Reddit’s lawsuit specifically focuses on breach of terms of use and unfair competition rather than copyright infringement. The platform argues that Anthropic’s actions undermine its ability to maintain control over how user-generated content is utilized. As AI systems become more prevalent, the question of data ownership has moved from theoretical discussions to courtroom battles, with Reddit now taking a firm stance against unauthorized collection of its users’ content. 

Reddit’s Existing AI Partnerships Versus Anthropic’s Approach

The social media platform has already established licensing agreements with other major AI developers including Google and OpenAI, allowing them to train their systems on Reddit content. These partnerships include specific protections for users, such as the right to delete content, privacy safeguards, and measures to prevent spam. The agreements have also proven financially beneficial for Reddit, particularly ahead of its public trading debut, with OpenAI CEO Sam Altman being a significant shareholder. 

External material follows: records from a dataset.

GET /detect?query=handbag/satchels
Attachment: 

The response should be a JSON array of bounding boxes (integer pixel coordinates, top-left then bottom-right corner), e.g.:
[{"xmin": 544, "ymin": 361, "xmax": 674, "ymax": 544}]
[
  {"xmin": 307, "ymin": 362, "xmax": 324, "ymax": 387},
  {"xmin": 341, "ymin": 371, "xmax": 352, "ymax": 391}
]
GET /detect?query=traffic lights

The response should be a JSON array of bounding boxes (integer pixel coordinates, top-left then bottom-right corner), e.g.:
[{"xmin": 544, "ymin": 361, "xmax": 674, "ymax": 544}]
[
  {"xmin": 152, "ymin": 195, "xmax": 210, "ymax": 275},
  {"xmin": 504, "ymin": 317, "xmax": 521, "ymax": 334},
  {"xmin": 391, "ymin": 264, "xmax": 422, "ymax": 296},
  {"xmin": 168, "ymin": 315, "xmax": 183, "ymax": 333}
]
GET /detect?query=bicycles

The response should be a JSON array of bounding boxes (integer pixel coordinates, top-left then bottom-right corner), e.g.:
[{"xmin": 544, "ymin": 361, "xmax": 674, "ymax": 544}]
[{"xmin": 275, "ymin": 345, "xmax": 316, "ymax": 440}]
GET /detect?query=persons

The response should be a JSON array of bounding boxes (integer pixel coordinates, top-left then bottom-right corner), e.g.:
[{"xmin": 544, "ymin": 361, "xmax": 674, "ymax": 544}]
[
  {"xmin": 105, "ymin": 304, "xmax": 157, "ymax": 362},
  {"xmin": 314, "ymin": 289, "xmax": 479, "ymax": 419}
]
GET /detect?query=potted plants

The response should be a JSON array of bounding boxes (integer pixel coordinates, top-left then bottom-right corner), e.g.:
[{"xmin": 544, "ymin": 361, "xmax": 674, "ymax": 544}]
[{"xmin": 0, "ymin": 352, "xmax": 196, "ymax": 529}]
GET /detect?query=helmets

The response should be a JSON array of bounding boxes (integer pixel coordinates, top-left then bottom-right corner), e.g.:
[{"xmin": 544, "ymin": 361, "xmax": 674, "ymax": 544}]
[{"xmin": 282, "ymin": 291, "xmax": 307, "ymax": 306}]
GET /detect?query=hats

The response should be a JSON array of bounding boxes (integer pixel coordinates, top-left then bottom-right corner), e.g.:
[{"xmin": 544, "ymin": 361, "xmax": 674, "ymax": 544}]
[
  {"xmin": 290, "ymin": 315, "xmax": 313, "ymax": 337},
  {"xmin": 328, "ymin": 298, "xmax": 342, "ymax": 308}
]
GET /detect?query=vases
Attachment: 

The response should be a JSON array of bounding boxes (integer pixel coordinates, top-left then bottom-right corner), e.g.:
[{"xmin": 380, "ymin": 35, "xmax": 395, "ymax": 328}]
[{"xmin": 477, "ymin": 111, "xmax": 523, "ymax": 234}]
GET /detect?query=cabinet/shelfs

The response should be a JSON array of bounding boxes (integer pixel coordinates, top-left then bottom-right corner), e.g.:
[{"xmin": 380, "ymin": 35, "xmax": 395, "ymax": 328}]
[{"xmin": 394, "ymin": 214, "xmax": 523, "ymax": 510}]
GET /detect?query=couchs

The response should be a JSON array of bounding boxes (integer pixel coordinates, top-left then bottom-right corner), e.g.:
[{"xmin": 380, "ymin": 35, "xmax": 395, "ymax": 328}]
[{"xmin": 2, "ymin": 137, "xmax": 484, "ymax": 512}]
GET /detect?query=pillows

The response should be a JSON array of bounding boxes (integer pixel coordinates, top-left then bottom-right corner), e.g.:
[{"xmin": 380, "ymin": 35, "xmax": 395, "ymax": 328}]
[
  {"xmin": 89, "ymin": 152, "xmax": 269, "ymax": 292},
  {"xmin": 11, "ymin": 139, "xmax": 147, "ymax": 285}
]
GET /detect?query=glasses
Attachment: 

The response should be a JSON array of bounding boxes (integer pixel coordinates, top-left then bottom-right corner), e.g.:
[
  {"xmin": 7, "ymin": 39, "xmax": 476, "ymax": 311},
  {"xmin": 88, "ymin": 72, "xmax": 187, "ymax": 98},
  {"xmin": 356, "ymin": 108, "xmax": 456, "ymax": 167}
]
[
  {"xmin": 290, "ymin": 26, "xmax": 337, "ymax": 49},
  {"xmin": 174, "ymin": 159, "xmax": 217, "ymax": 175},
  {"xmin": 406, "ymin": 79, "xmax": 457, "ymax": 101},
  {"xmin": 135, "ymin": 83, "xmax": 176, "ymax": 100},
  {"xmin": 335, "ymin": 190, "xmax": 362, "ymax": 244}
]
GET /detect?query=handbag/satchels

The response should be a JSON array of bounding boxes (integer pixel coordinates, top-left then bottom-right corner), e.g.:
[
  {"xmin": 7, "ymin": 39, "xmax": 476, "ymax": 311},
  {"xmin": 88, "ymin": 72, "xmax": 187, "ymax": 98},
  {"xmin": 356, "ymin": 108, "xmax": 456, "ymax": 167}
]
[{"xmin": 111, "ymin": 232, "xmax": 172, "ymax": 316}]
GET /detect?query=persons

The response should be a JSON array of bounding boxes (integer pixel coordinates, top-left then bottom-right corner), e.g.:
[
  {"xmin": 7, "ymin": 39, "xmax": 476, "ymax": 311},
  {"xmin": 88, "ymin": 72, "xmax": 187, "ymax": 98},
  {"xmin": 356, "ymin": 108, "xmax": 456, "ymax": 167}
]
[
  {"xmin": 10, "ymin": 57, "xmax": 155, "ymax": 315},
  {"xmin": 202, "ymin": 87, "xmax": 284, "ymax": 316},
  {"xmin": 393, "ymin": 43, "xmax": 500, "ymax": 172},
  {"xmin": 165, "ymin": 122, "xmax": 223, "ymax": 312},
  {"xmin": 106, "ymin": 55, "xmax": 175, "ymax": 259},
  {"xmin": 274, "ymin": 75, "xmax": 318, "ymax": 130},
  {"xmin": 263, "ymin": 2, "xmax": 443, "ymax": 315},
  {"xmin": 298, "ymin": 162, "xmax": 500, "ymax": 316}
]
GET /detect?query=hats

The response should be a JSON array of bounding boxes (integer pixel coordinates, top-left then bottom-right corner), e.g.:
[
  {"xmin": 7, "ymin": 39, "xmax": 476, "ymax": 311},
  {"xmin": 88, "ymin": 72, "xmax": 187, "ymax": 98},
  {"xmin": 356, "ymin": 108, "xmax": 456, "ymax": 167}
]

“AI companies should not be allowed to scrape information and content from people without clear limitations on how they can use that data,” said Ben Lee, Reddit’s chief legal officer. 

Anthropic, founded by former OpenAI executives, has emerged as a competitor to OpenAI’s ChatGPT and has partnered with Amazon for its Alexa assistant. According to a 2021 paper by Anthropic, the company identified high-quality AI training data subreddits, suggesting it had been analyzing Reddit content for some time. The company has used websites like Wikipedia and Reddit as sources for AI training data, but now faces legal challenges for its collection methods. 

Debate Over Lawful Use of Internet Data

Anthropic maintains that its training methods are lawful, citing a letter it sent to the U.S. Copyright Office. This position highlights the ongoing legal uncertainty surrounding AI training practices. While many AI companies argue that scraping publicly available data falls under fair use, content platforms and creators increasingly challenge this interpretation, seeing it as exploitation of their work without compensation or consent. 

This lawsuit represents a growing trend of content platforms asserting control over their data in the AI era. Other major news organizations and content creators have established licensing agreements with AI companies, including The Associated Press, which has an agreement with OpenAI for access to its text archives. As this case progresses, it may establish important precedents for how AI companies can legally access and use internet content for training their systems.